Além do certificado, o Geoparque Caçapava foi premiado como exemplo de “Boas Práticas”



Cerimônia reconheceu o trabalho realizado nos dois territórios (Foto: Deni Zolin, Grupo Diário)

Após momentos de aflição vividos no Marrocos, por conta do terremoto que atingiu a região na noite de sexta-feira (08), a emoção e a alegria tomaram conta dos representantes dos Geoparques de Caçapava e Quarta Colônia, na cerimônia de recebimento do selo de territórios mundiais da Unesco, que ocorreu neste sábado (9), por volta das 14 horas (horário de Brasília). 

A entrega da certificação ocorreu no Complexe Culturel Mohamed VI des Habous, em Marrakesh, no Marrocos, em um espaço montado para a cerimônia após a interdição do prédio onde o evento aconteceria inicialmente. O início da solenidade contou com um minuto de silêncio pelas vítimas da tragédia.

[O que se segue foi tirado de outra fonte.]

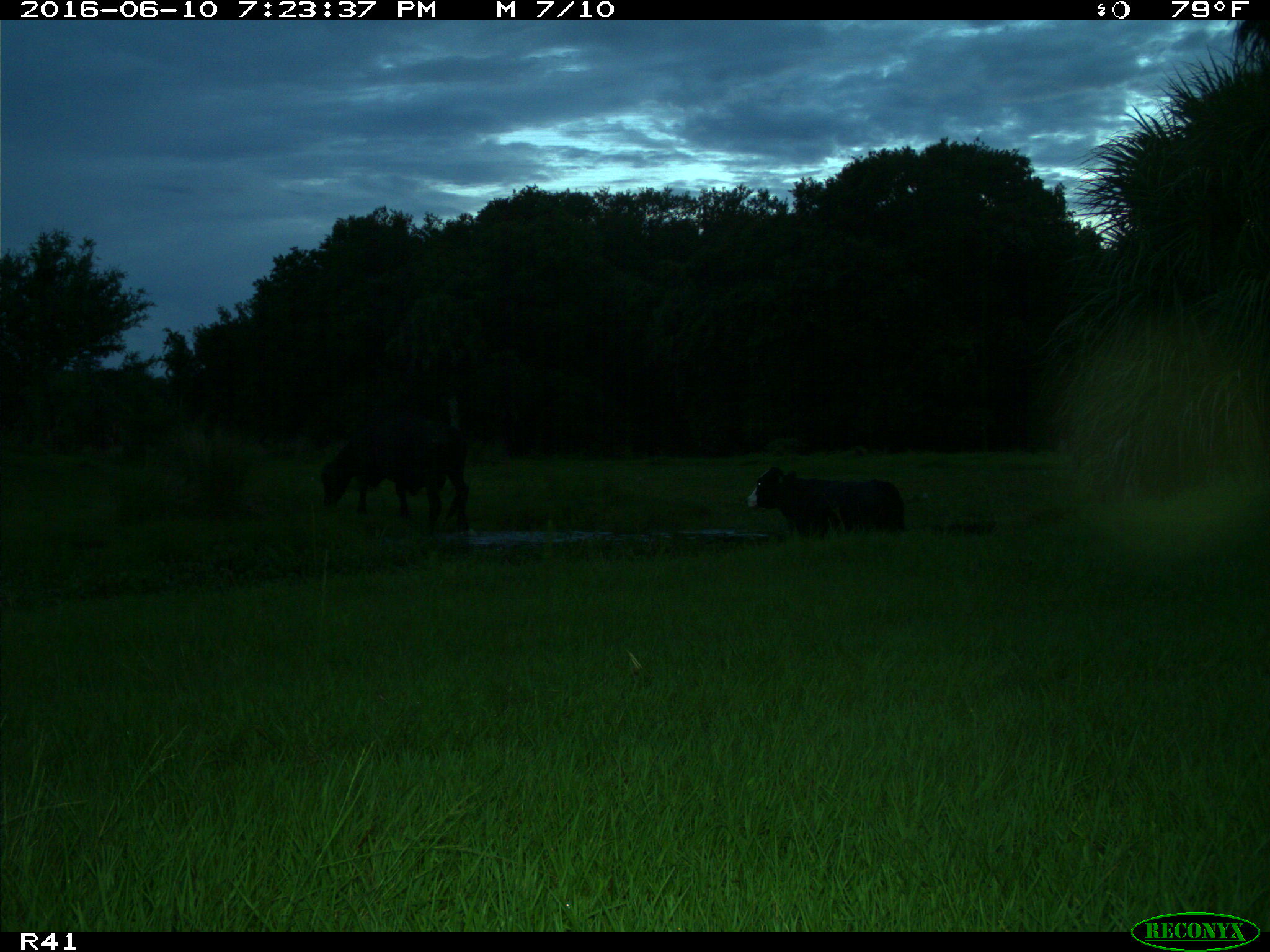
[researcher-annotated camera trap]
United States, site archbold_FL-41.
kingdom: Animalia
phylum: Chordata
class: Mammalia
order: Artiodactyla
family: Bovidae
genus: Bos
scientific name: Bos taurus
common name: domestic cow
Bos taurus (domestic cow).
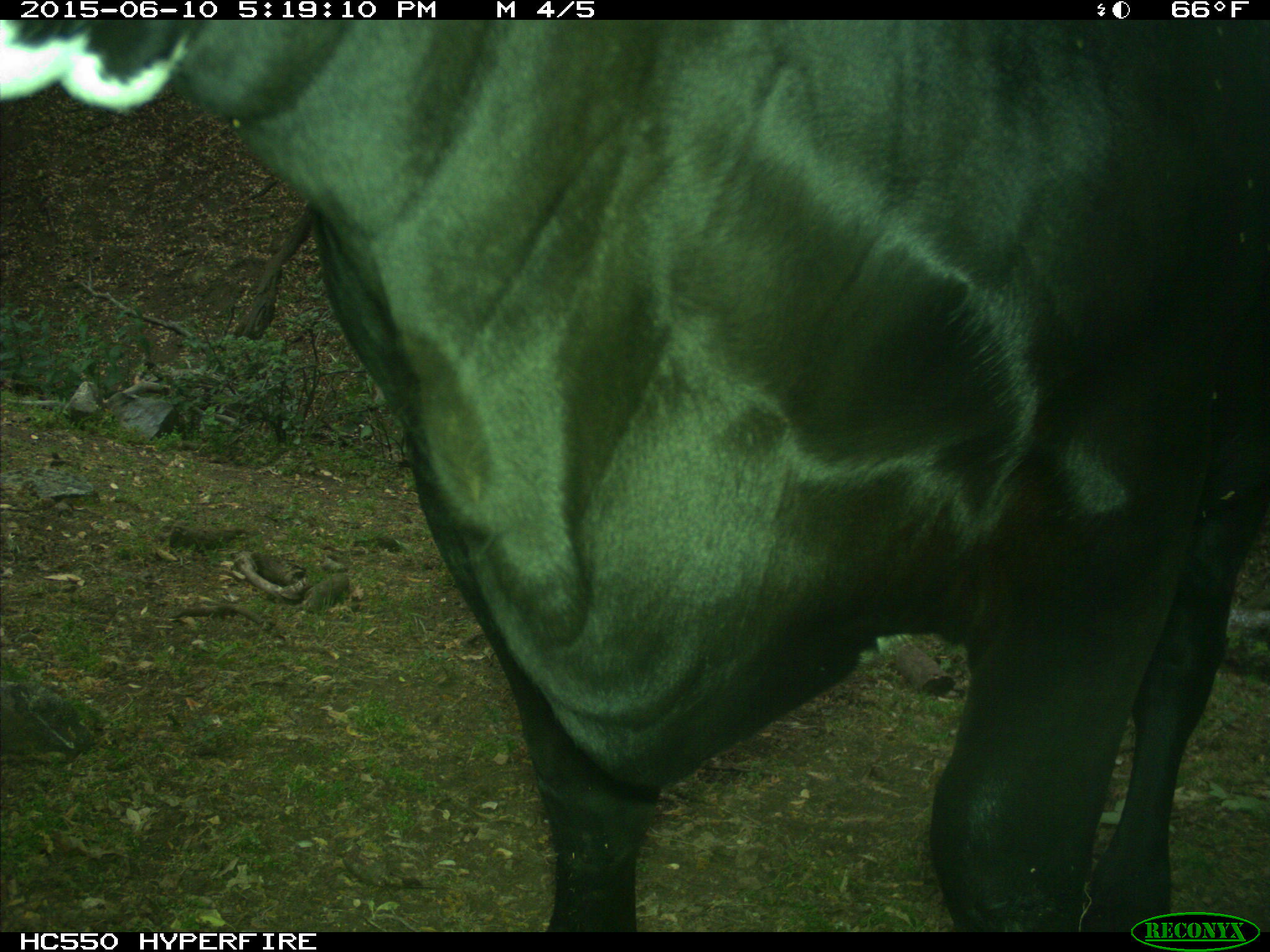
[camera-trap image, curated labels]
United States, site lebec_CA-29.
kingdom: Animalia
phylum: Chordata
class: Mammalia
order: Artiodactyla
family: Bovidae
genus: Bos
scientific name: Bos taurus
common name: domestic cow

No momento da certificação, 18 novos territórios foram reconhecidos pela Unesco e Caçapava e da Quarta Colônia foram os primeiros a serem chamados para a cerimônia. O certificado foi recebido por Jacielle Sell, em nome da Quarta Colônia, e por André Borba, por Caçapava. “Foi um momento muito esperado. É a coroação de um processo de muito trabalho, entrega e dedicação de muitas pessoas. Foi muito legal ver o reconhecimento de tudo que a gente sempre sonhou e acreditava que ia acontecer.”, comenta Jaciele, diretora do Geoparque Quarta Colônia e coordenadora da Rede Nacional de Geoparques.

Parte da equipe brasileira durante a certificação (Foto: Naiane Dotto)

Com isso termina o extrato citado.